The patrimony of the Valley has more than 60 religious buildings and places of worship, such as the church of San Martin de Tarimundi founded in the 18th century or the Santuario de Santa María de Conforto founded in the 16th century.

==UNESCO Biosphere Reserve==
The Turia Valley is part of the Eo River, Oscos and Buron lands Biosphere Reserve. A Biosphere Reserve is an international conservation designation given by UNESCO under its Programme on Man and the Biosphere (MAB). The World Network of Biosphere Reserves is the collection of all 531 biosphere reserves in 105 countries (as of May, 2008). Biosphere reserves are created to promote and demonstrate a balanced relationship between humans and the biosphere.
The area included in the Biosphere Reserve covers an area of 158,883 hectares of which 215 km^{2} belong to the area of the Turia Valley.

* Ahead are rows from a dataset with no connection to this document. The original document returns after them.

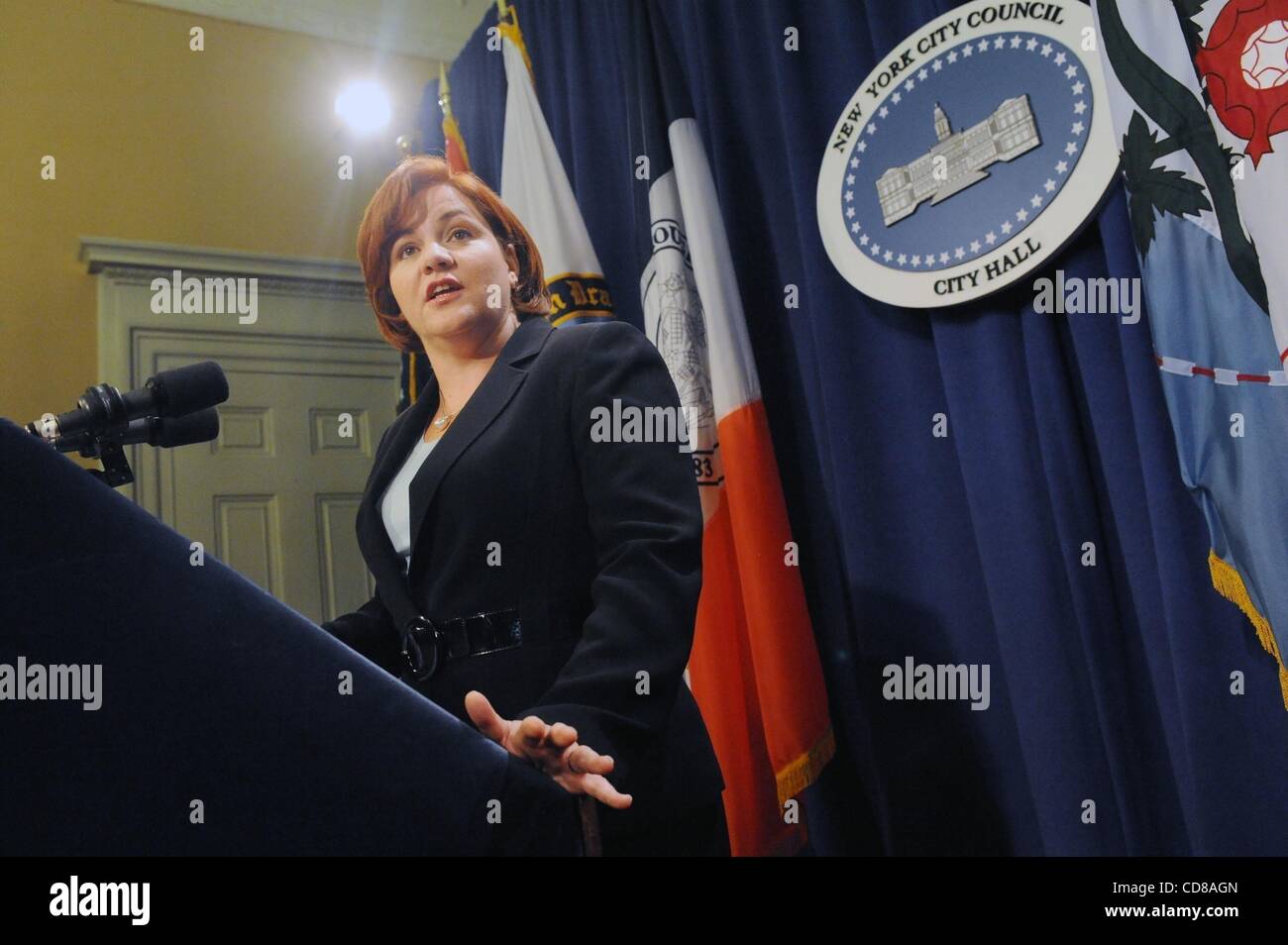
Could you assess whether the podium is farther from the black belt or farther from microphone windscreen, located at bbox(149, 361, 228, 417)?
the black belt

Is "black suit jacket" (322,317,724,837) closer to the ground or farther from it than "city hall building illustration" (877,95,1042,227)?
closer to the ground

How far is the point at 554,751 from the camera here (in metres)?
0.73

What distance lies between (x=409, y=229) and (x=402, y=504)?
0.46m

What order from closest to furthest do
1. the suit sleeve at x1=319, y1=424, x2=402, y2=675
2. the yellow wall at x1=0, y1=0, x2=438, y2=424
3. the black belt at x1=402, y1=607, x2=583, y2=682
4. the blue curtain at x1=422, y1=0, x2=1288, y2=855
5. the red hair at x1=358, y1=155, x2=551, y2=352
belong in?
the black belt at x1=402, y1=607, x2=583, y2=682
the suit sleeve at x1=319, y1=424, x2=402, y2=675
the blue curtain at x1=422, y1=0, x2=1288, y2=855
the red hair at x1=358, y1=155, x2=551, y2=352
the yellow wall at x1=0, y1=0, x2=438, y2=424

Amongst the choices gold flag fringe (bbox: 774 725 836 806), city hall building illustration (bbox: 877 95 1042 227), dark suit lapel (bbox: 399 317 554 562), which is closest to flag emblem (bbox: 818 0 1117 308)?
city hall building illustration (bbox: 877 95 1042 227)

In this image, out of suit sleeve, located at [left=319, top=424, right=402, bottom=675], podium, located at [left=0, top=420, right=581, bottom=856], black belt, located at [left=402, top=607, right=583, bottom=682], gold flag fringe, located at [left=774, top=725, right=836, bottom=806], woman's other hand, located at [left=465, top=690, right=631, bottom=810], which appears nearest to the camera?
podium, located at [left=0, top=420, right=581, bottom=856]

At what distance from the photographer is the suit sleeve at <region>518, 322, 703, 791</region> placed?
984 millimetres

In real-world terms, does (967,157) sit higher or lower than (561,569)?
higher

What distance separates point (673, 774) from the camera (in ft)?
3.71

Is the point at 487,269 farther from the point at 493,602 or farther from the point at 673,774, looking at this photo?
the point at 673,774

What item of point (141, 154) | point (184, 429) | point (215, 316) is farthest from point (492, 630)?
point (141, 154)

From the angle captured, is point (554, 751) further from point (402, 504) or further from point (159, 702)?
point (402, 504)
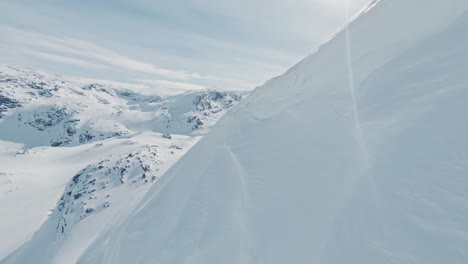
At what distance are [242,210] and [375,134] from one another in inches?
124

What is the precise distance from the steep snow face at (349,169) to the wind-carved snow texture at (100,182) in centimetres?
4261

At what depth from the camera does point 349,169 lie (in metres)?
6.55

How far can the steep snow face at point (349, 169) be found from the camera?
5.09 meters

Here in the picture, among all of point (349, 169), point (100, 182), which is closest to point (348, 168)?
point (349, 169)

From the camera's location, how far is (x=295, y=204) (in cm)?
688

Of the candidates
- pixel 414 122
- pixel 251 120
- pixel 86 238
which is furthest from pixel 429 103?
pixel 86 238

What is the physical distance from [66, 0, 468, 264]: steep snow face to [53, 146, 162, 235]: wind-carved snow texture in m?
42.6

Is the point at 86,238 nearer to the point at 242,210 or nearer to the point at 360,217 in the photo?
the point at 242,210

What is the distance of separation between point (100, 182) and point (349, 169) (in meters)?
58.7

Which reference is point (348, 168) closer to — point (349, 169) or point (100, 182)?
point (349, 169)

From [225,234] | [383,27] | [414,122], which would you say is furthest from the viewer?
[383,27]

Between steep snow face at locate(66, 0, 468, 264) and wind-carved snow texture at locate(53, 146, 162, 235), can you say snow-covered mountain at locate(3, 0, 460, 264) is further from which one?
wind-carved snow texture at locate(53, 146, 162, 235)

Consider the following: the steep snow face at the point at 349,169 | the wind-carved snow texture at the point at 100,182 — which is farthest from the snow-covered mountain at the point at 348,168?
the wind-carved snow texture at the point at 100,182

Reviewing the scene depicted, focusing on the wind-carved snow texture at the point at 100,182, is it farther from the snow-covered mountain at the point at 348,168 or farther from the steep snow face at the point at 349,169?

Agriculture, fish farming and tourism are the principal areas of growth for the region. Although there has been a fall in the primary sector in recent years and an increase in the service sectors as rural tourism, agriculture still remains the largest economic activity of local economy.

The 14 councils which are part of the below Reserve in Asturias and Galicia register a total of 11,408 jobs.

The average income in the area is close to the average regional and national figure.

Micro businesses and family run businesses are very characteristic of the region. Construction, commerce, hotels and rural tourism also account for a high percentage of local business.

Rural tourism is now a growing activity in all the Reserve, at present there are about 170 establishments catered for rural tourism.

==Location==
The Turia Valley is located on the western border of the Cantabrian Mountains in the northwest of Spain and is divided by two counties: Asturias and Galicia. The valley has two principal towns, A Pontenova (Galicia) and Taramundi (Asturias). The nearest cities are Ribadeo (Galicia) and Lugo (Galicia).